In phrases of valuation, we’re coping with a inventory that is up 15% year-to-date as a result of inflation and the conflict in Ukraine. Yet, I nonetheless prefer it. The implied (future) free money stream yield is at a multi-year excessive within the firm’s historic FCF/market cap vary (decrease a part of the graph under), which suggests traders should not overpaying for future free money stream. That’s completely key in dividend progress investing. Moreover, the enterprise worth is roughly $81.8 billion, which relies on a $69 billion market cap, $9.5 billion in internet debt, in addition to $3.3 billion in pension-related liabilities. That’s roughly 16.0x the common EBITDA fee for the subsequent 3 years ($5.1 billion). That’s not low-cost. However, I added all pension liabilities and we have to remember that free money stream conversion is extra essential than EV/EBITDA. Also, I anticipate that EBITDA will speed up after 2024 as a result of some main initiatives just like the B-21 Raider.

Northrop Grumman EV to EBITDA
Data by YCharts

With that mentioned, listed here are my closing phrases.


I feel that is one in every of my most essential articles of this quarter as we talk about an important matter: investing in instances of excessive inflation and uncertainty.

Northrop Grumman is one in every of my favourite dividend progress shares and I imagine it should defend traders in instances of excessive inflation.

The firm is in a great place to offset rising inflation because of the construction and nature of its contracts in addition to its place within the (NATO) protection provide chain. Even within the Seventies, the corporate not solely protected traders however it generated quite a lot of wealth for everybody fortunate sufficient to carry shares again then.

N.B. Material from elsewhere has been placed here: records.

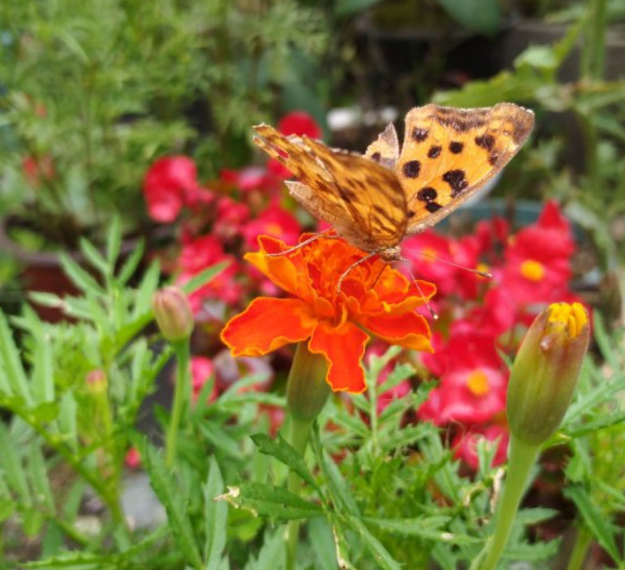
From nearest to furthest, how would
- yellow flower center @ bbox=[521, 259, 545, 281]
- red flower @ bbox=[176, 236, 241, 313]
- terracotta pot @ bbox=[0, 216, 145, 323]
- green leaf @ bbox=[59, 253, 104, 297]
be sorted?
1. green leaf @ bbox=[59, 253, 104, 297]
2. yellow flower center @ bbox=[521, 259, 545, 281]
3. red flower @ bbox=[176, 236, 241, 313]
4. terracotta pot @ bbox=[0, 216, 145, 323]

Moreover, the corporate is ready to generate robust free money stream, which helps excessive dividend progress, buybacks, and future investments.

If something, this inventory is not simply nice to fight inflation, however a inventory that traders ought to personal whatever the financial outlook. The valuation is truthful and I like to recommend everybody studying this to contemplate making NOC a core a part of their portfolios.

(Dis)agree? Let me know within the feedback!